売上見通し910億ドルのエヌビディア、台頭する競争に警戒感
エヌビディアが20日に示した2026年5〜7月期の売上高見通しは910億ドルと、前年同期比95%増を見込む。市場予想を上回ったが、決算発表後の株価反応は限定的だった。米中の競合勢がAI半導体分野で存在感を強めるなか、同社の優位性を巡る見方にも変化が出始めている。
米テックの投資が需要を押し上げる
26年2〜4月期の売上高は816億1500万ドルで、前年同期比85%増となった。純利益は3.1倍の583億2100万ドルに拡大し、四半期ベースで過去最高を更新した。26年5〜7月期の売上高見通しは、QUICK・ファクトセットがまとめた市場予想平均の約870億ドルを上回った。

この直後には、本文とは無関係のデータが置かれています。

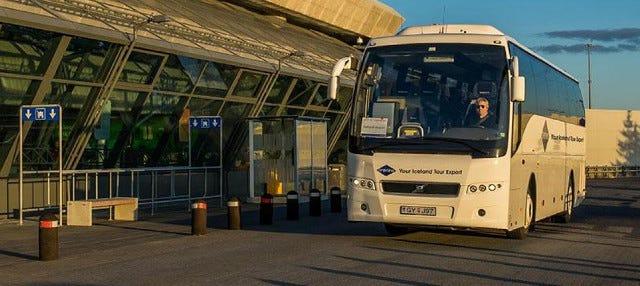 Transporte entre el aeropuerto y Reikiavik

好業績の背景には、米大手テック企業による巨額投資がある。アルファベット傘下グーグル、アマゾン・ドット・コム、メタ、マイクロソフトの4社による26年の設備投資額は前年比76%増の7250億ドルに達する見通しだ。AI半導体市場で約8割のシェアを握るエヌビディアには需要が集中し、4月末時点の手元資金は約500億ドルに膨らんだ。同社は800億ドルの追加自社株買いも表明した。
競合台頭で株価は重い
一方、決算発表後の時間外取引では売り買いが交錯した。26年5〜7月期の売上総利益率は75%と、事前の市場予想に沿った水準だった。価格決定力の強さを示す指標としては高いが、買いが一方向に傾かなかったのは、競争環境の変化が意識されているためだ。

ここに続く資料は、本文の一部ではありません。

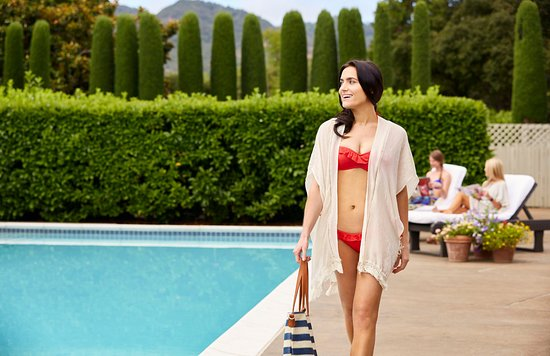 Vintage Inn: Poolside with the girls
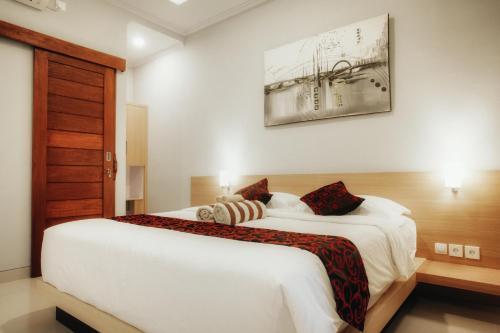 Tempat tidur dalam kamar di A&W guest house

代表例が主要顧客でもあるグーグルだ。グーグルは、AIによる回答処理を効率化する半導体TPUの開発を進めており、自社の生成AI「Gemini」の運用にとどまらず外販も視野に入れる。米調査会社オムディアによると、25年時点でAI半導体市場の5%を握る。18日にはブラックストーンと組み、TPUを使うクラウドコンピューティング事業の共同出資会社を設立すると公表した。アマゾンも独自チップの設計を進め、外販を見据えている。
新興勢の動きも速い。米セレブラス・システムズは1月、オープンAIと200億ドル超の半導体など計算資源を供給する契約を結んだ。複数チップを接続する従来方式に対し、大型チップ1枚に集約してデータのやりとりを高速化する構想だ。
中国市場の不透明感残る
中国勢もエヌビディアの脅威になっている。中国は政府主導でAI半導体の供給網を整え、華為技術(ファーウェイ)などを支援している。ロイター通信によると、中国のAI新興ディープシークはファーウェイのAI半導体「アセンド」で動かせるAIモデルを開発し、同製品の需要が急増している。中国アリババ集団も20日、AI向け半導体の新製品を発表し、28年まで毎年新製品を投入すると明らかにした。

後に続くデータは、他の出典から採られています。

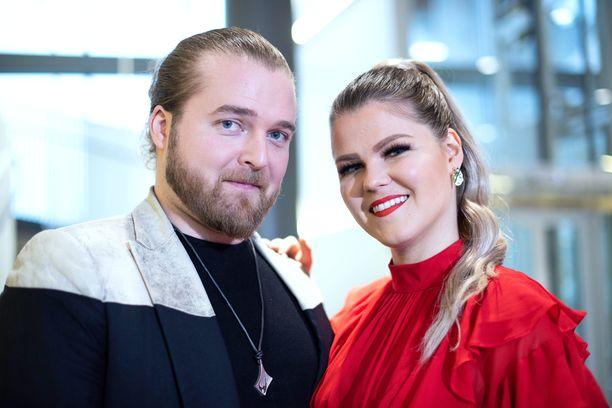 – Meillä on niin isot äänet, joten on tosi siistiä päästä laulamaan niin että kirkko raikaa, Saara Aalto ja Teemu Roivainen sanovat.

エヌビディアは現時点で中国市場から事実上締め出されている。高性能半導体H200については米政府が中国向け輸出を条件付きで認めているが、中国政府が国内企業に購入を控えるよう働きかけているもようで、輸出は進んでいない。26年2〜4月期の中国向けH200輸出はなく、26年5〜7月期見通しにも中国のデータセンター向けコンピューティング関連収益は含めていない。中国を拠点とする企業向け売上高は26年2〜4月期に45億5000万ドルと、前年同期比53%減少した。全売上高に占める比率も5.6ポイント低下した。
CUDAを軸に優位維持狙う
ファン最高経営責任者(CEO)は、エージェント型AIの時代に備えてきたと強調する。エヌビディアは半導体のハードウエアに加え、AI開発で使うソフトウエア基盤「CUDA」を業界標準として定着させてきた。競争環境は厳しさを増しているものの、同社の中核的な地位がなお揺らぐとの見方は限定的だ。ファン氏は決算説明会で、同社はAI時代のプラットフォームとして幅広い需要に応えられるとの認識を示した。